Your objective: Within the entries that follow, show each line where the word "site" occurs.

Source material:
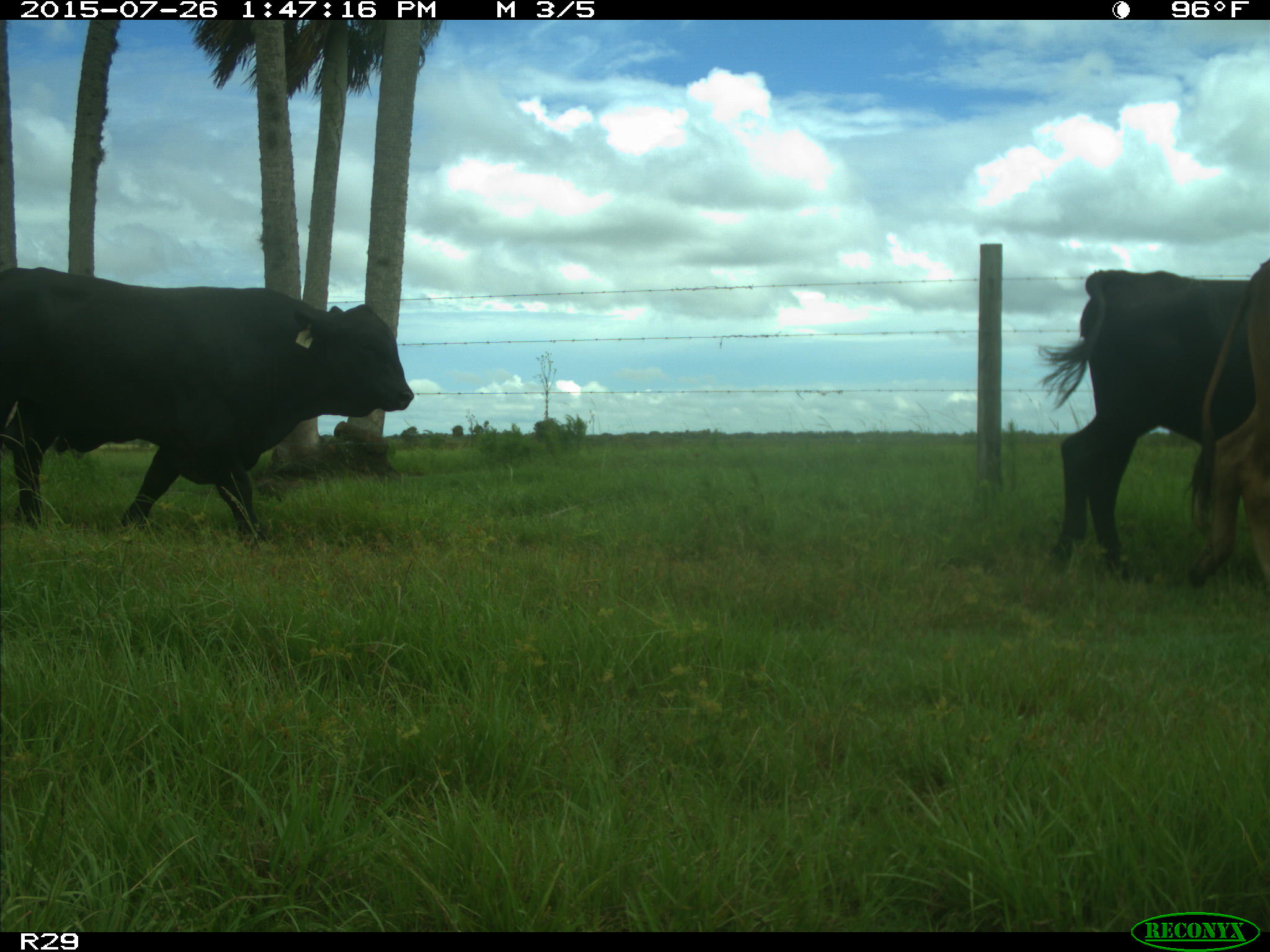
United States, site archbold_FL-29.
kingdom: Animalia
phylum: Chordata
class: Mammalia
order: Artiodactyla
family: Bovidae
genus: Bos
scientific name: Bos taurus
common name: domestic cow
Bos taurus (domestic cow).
* * *
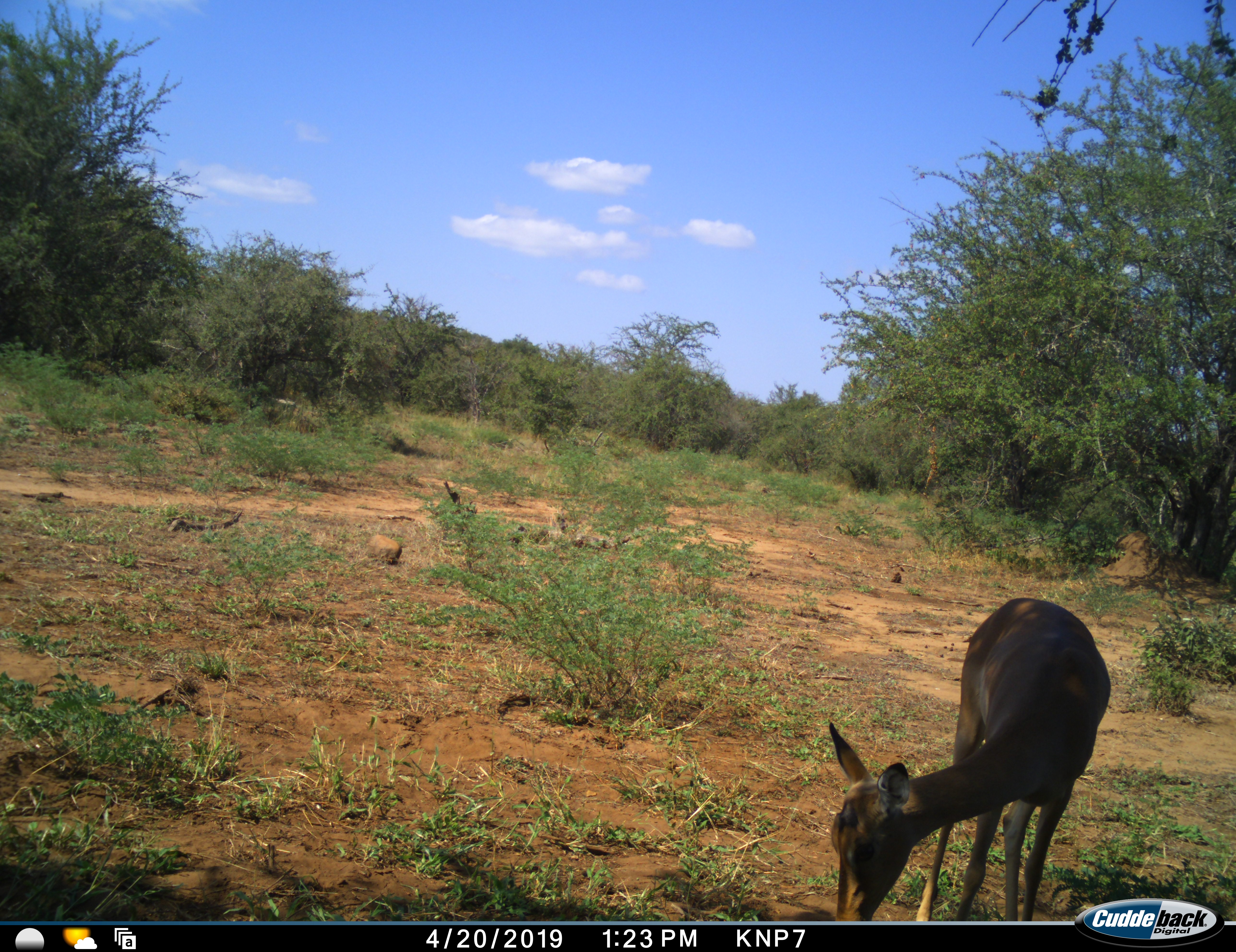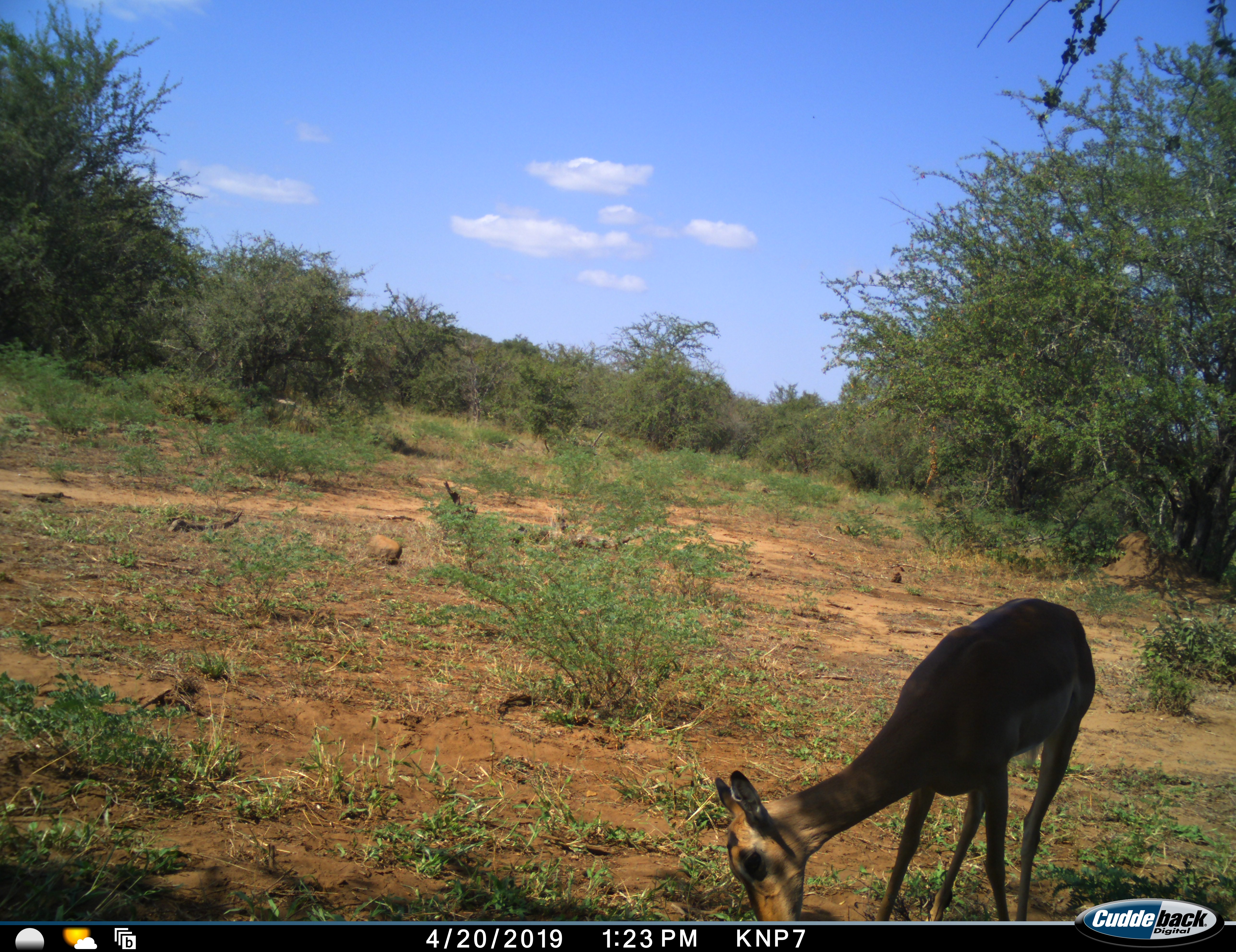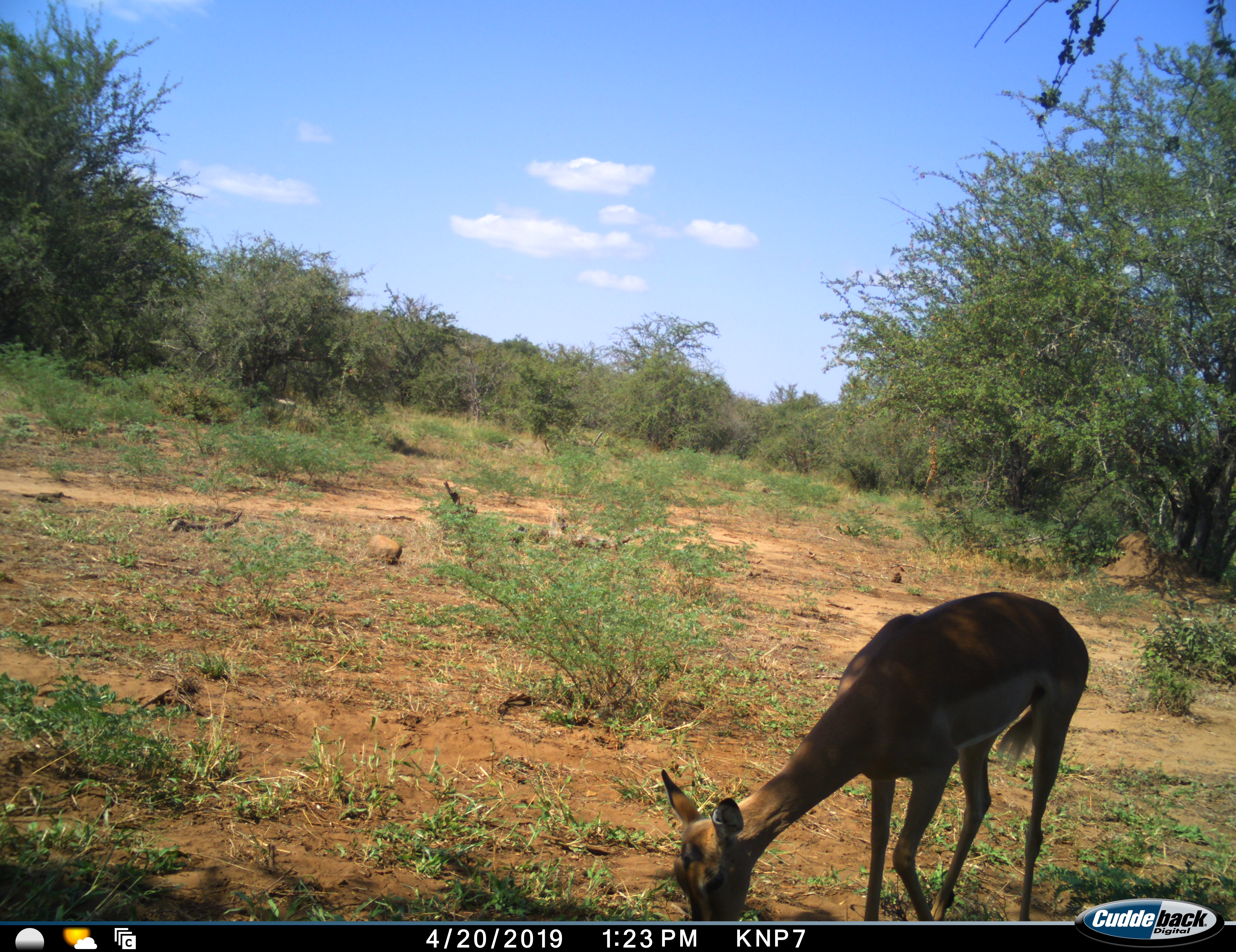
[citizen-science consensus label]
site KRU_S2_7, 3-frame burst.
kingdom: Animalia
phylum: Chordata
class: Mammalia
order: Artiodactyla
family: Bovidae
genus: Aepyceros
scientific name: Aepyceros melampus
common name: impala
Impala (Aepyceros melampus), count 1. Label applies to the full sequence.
...
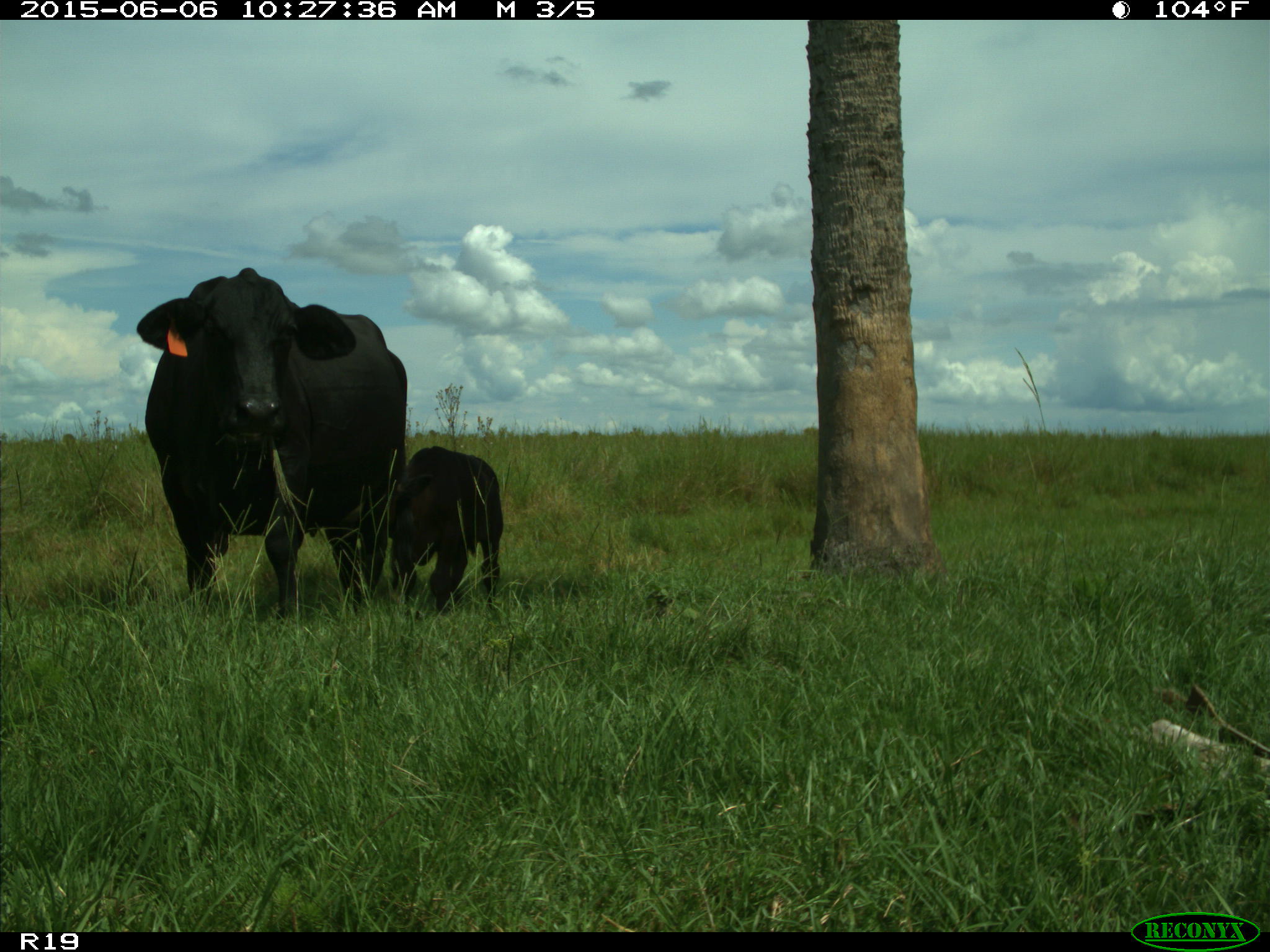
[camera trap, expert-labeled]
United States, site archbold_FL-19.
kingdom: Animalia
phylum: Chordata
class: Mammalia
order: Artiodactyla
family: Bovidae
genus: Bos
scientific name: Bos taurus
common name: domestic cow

Response:
United States, site archbold_FL-29.
site KRU_S2_7, 3-frame burst.
United States, site archbold_FL-19.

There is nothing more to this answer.